本文抜粋:
::::::::

ドラマ「JIN -仁-」。コロナ禍において思うことは、後々迄伝えたいと思う名作だということです。名場面や名セリフが多いのですが、中でも橘咲さんの「どうか、南方仁という方に、傷つくことが多いあのお方に、誰よりも幸せな、今度はだれよりも幸せな未来を与えて差しあげて下さい」の台詞は凄いと思います。自分のことよりも南方先生の幸せを願う気持ちがストレートに伝わってきます。ドラマの中の台詞ですが、それで終わらせてはいけないように思います。

こちらの言葉も胸に刻みたい言葉です。「今この時代を私たちが生きていけるのは、それぞれの先祖が戦争とか辛い時を必死に生きぬいてくれたから。だから、今を大事に生きなくちゃいけない」。

ドラマの時代は江戸ですが、その時代から現代までつながっている価値がある。それは人を思いやる心と使命感だと思います。日本人が持っている「人のために尽くす」。そして命の重みが現代よりも重くなかった時代において「自分の命を賭けた行動によって命の大切さを伝える」こと。時代は違っても大事にしたい日本人の価値です。

::::::::

データ一覧:
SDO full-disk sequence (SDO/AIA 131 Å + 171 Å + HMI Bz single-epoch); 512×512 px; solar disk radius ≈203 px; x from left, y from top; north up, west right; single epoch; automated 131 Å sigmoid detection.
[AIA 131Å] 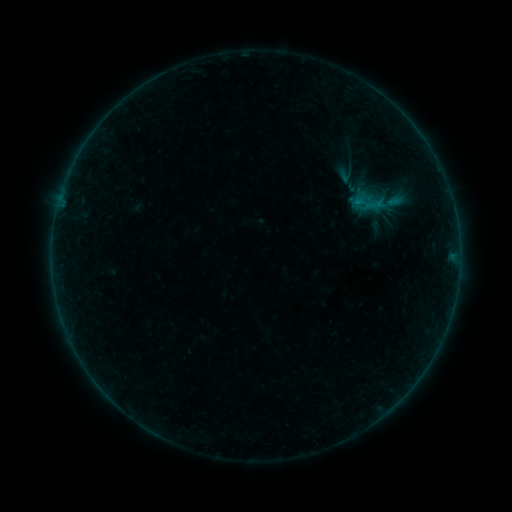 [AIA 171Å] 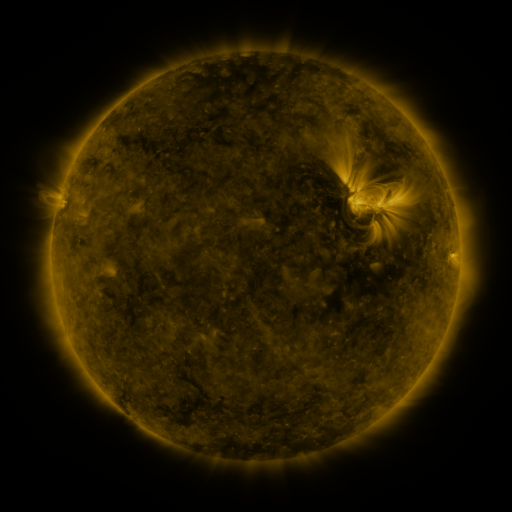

::::::::

問題 A:
ドラマ「JIN -仁-」についての文章を読んで、次の問いに答えてください。
(i) 橘咲さんの台詞は、誰に「誰よりも幸せな未来」を与えてほしいと願っていますか？
(ii) 「今この時代を私たちが生きていけるのは」、先祖が何をしてくれたからだと述べられていますか？
(iii) 江戸から現代までつながっている価値は何だと書かれていますか？
問題 B: ドラマ「JIN -仁-」についての文章を、最後の文の次から書き進めてください。

最終解答 A:
(i) 南方仁という方（傷つくことが多いあのお方）
(ii) 戦争とか辛い時を必死に生きぬいてくれたから
(iii) 人を思いやる心と使命感

最終解答 B:
今の時代の日本では命が危険にさらされることは稀ですから「人のために尽くす」ことや「命を賭ける」覚悟を持つ機会はほとんどないと思います。日常の中では真剣勝負の機会も少ないと思います。しかし時に極めて真剣な場面が訪れることがあります。「この機会を逃したら好機は二度と訪れない」日を迎える時、覚悟を決めて取り組む必要があります。それは「この時代を良くしたい」「後に続く時代も良くしたい」などの使命感を持つことで、自分の覚悟を確かめることが出来ます。

そこには関わる人に対する疑いや、前に進んで良いのかなどの迷いはなく「やるだけやる」覚悟があるだけです。

この案件に関する打ち合わせの時の話です。「疑っていても仕方ない。今やるべきことをやっておくこと。その時のために準備を進めることが大事です。もしこの案件が進んだ時、私達がやれることをやっておかなければ、この計画が躓くことになるかもしれません。それはできたかもしれない機会を奪うことになるからです。疑うことをしないでやるべきことをやりましょう」という意見がありました。今の覚悟を聞かせてもらったように感じました。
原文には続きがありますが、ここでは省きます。